In short, you can be an Islamophobe or you can support the neoconservative policy of foreign intervention, but you can’t do both, or at least you can’t do so without a lot of cognitive dissonance. There’s something almost uniquely bathetic about seeing people vociferously support wars in the Middle East based on an analysis of Islam that itself demonstrates that these wars are futile wastes of money and life.

Now, let’s say the Jihad-fighters are right, or at least half right. What can we do? One option, I suppose, would be to just declare war on the whole Islamic world, forcibly convert its leaders to Christianity and have done with it, but I don’t think anyone in their right mind is up for that. So, I have the following suggestions for what the western world can reasonably easily do:

1) Set a quota for immigration from the Islamic world at somewhere near to zero. Of course, if there’s some wizkid scientist from Dubai who wants a job at Harvard we can tacitly look the other way, but, as a general rule, if we really need cheap immigrant labor we can get it from Latin America or Eastern Europe. If Muslim populations in the West want to continue their practice of taking brides from the homeland they should be free to do so, but they will have to do it over there. Hopefully, once starved of fresh recruits the existing populations of the West would go the way of the Jewish populations of America and the United Kingdom before WW2, evolving more moderate versions of their faith, assimilating and finally, intermarrying almost out of existence.

2) No more foreign aid for the Islamic world. Not one penny, ever.

3) Withdraw all Western support for a Palestinian state. If Israel wants to annex Judah and Samaria, so be it, if they want to just carry on with the status quo, then they can do that. What matters is that the Western world has no interest in creating yet another Islamic state.

4) Fund Christian missionaries (and Scientologists too if we want) to spread their faith in the Islamic world. In the West, whilst being careful not to restrict anyone’s freedom of religion, government institutions should not to fund Islamic outreach groups or allow them access to state-run schools, university and media outlets.
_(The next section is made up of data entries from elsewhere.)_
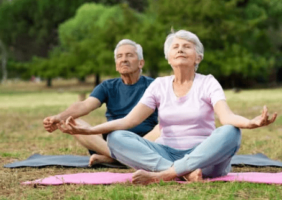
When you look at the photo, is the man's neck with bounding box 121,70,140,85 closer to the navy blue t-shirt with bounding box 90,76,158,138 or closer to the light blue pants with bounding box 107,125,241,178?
the navy blue t-shirt with bounding box 90,76,158,138

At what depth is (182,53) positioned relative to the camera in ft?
15.0

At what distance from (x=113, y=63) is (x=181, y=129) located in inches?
1060

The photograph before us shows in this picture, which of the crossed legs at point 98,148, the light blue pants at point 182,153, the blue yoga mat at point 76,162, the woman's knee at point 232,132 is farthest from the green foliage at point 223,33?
the woman's knee at point 232,132

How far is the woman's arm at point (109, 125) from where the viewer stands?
4.34 metres

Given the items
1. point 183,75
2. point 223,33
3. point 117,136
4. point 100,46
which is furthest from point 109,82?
point 223,33

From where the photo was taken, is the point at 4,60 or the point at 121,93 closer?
the point at 121,93

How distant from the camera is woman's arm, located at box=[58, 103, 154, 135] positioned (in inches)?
171

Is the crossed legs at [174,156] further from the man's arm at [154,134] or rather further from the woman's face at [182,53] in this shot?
the man's arm at [154,134]

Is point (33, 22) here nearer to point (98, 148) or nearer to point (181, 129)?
point (98, 148)

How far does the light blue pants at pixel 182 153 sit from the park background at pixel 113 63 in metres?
0.18

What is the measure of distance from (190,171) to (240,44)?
29.1 meters

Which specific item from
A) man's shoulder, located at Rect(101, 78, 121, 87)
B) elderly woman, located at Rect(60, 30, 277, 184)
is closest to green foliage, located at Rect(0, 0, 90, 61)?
man's shoulder, located at Rect(101, 78, 121, 87)

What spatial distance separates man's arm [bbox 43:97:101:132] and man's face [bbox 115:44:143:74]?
458 millimetres

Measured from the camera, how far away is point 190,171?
436 centimetres
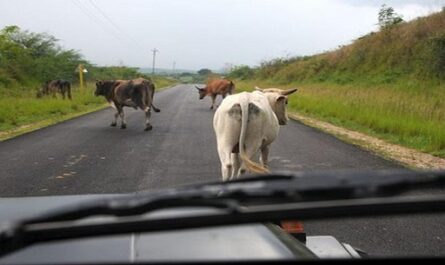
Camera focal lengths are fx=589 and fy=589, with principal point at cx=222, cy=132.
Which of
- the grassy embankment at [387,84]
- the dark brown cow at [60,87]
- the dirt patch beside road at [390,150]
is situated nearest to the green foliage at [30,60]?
the dark brown cow at [60,87]

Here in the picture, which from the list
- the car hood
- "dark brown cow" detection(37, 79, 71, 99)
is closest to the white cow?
the car hood

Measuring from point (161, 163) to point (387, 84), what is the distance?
22961mm

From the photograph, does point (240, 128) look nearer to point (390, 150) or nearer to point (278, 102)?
point (278, 102)

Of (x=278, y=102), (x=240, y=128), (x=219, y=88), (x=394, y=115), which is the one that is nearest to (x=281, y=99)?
(x=278, y=102)

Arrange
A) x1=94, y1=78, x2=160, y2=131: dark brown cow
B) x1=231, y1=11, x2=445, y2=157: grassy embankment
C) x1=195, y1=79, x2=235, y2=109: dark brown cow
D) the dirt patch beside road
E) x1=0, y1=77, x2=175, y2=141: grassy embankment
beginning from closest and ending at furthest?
the dirt patch beside road → x1=231, y1=11, x2=445, y2=157: grassy embankment → x1=0, y1=77, x2=175, y2=141: grassy embankment → x1=94, y1=78, x2=160, y2=131: dark brown cow → x1=195, y1=79, x2=235, y2=109: dark brown cow

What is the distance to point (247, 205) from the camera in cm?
155

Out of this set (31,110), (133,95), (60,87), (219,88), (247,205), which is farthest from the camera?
(60,87)

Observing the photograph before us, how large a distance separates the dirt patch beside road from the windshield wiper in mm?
8265

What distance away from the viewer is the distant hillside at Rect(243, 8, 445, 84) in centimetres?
2873

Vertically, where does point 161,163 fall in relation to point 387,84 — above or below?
below

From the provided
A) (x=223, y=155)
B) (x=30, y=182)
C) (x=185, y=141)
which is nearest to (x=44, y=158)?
(x=30, y=182)

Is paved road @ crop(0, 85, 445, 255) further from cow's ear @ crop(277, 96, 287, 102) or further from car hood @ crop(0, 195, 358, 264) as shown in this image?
car hood @ crop(0, 195, 358, 264)

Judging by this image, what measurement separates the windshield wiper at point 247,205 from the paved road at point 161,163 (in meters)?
3.23

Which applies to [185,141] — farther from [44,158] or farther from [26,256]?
[26,256]
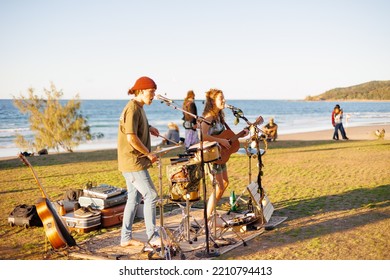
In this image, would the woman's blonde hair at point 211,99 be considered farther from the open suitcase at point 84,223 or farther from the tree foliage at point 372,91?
the tree foliage at point 372,91

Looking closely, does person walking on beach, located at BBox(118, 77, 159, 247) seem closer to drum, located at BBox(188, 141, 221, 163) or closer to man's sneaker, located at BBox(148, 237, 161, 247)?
man's sneaker, located at BBox(148, 237, 161, 247)

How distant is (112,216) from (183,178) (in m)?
1.94

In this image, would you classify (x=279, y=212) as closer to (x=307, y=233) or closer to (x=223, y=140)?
(x=307, y=233)

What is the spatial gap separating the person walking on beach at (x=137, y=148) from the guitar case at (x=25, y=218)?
1.99 metres

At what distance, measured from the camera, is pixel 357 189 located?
8516 mm

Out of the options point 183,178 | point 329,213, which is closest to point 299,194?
point 329,213

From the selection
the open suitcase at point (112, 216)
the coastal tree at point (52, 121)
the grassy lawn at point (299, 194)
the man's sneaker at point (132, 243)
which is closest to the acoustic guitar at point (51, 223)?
the grassy lawn at point (299, 194)

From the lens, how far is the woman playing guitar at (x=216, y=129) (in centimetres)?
570

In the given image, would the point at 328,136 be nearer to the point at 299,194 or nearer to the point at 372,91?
the point at 372,91

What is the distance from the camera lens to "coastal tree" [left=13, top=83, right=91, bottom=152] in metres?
19.8

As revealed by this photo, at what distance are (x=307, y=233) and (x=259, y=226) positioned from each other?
2.15ft

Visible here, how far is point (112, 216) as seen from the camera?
21.5 ft

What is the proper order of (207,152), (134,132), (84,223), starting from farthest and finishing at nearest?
(84,223), (207,152), (134,132)

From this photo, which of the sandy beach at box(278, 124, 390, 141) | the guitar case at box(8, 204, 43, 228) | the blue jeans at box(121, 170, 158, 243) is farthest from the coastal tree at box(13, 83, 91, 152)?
the blue jeans at box(121, 170, 158, 243)
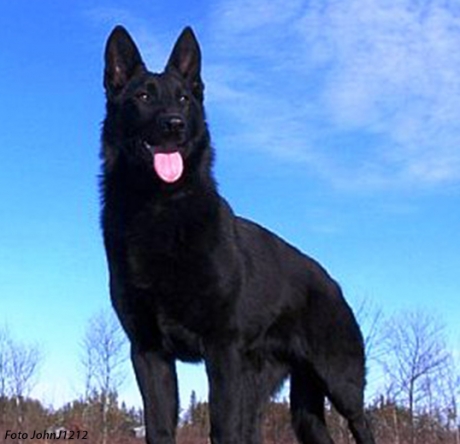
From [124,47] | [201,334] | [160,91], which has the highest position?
[124,47]

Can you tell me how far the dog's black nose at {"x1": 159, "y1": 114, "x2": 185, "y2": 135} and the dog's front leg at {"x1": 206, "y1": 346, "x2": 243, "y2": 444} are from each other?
5.19ft

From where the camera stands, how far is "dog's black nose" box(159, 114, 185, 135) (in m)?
6.05

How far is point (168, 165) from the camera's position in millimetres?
6281

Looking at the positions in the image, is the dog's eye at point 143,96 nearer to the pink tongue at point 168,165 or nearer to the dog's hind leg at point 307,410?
the pink tongue at point 168,165

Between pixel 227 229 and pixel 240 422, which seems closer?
pixel 240 422

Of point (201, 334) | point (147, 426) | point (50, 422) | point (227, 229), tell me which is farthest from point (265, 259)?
point (50, 422)

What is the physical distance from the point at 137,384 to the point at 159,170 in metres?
1.59

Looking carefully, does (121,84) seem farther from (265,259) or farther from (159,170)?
(265,259)

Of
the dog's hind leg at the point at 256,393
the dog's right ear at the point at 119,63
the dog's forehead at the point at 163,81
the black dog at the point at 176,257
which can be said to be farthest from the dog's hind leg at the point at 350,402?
the dog's right ear at the point at 119,63

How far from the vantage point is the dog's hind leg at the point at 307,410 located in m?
7.84

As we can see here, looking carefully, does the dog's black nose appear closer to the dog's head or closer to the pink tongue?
the dog's head

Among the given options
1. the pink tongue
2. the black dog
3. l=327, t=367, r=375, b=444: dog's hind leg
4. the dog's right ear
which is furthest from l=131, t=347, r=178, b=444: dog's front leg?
the dog's right ear

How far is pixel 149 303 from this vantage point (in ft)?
19.8

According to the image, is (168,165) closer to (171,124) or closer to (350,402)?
(171,124)
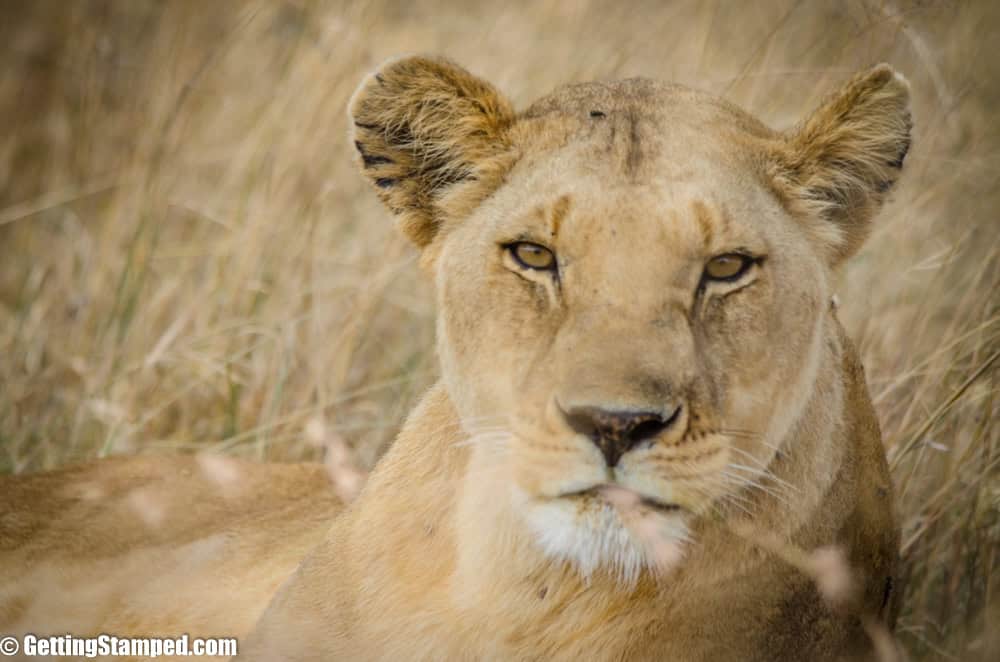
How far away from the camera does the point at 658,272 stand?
2.65 m

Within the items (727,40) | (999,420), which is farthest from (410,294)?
(999,420)

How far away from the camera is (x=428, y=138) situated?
316 centimetres

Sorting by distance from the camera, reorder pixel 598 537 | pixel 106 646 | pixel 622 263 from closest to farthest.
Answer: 1. pixel 598 537
2. pixel 622 263
3. pixel 106 646

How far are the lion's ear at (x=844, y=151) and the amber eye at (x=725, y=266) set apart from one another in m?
0.28

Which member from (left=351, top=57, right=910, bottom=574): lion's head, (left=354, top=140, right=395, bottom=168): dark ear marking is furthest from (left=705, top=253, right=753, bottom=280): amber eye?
(left=354, top=140, right=395, bottom=168): dark ear marking

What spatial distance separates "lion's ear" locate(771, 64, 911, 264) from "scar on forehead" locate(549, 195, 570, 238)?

Whenever, I make these points though, the big bad foreign policy hawks seem to go all wobbly at the knees and say something like “that’s not feasible” or “we can’t do that”. Well maybe not, but it’s a pretty loopy world where launching trillion dollar wars on the other side of the globe to impose democracy on phenomenally violent societies is realistic and mainstream, whereas immigration controls are fringe.

So, essentially what I’m saying is, if you can’t man up enough to support something like the program I’ve outlined, then please drop all the counter-Jihad rhetoric and just stop throwing money down the drain on utopian wars for global democracy. If you would endorse such a program then why are you rejecting Ron Paul in favor of other Republicans who have no intention of implementing any such policies at all? I’ll end by noting that while Ron Paul is just as big an Islamophile as the Neocons, at least he wouldn’t antagonize the Islamic world so much in the process and, further, he’s already made items (2) and (3) on my list part of his official policy, placing him a few steps ahead of warriors Perry, Santorum and Gingrich at a much lower cost.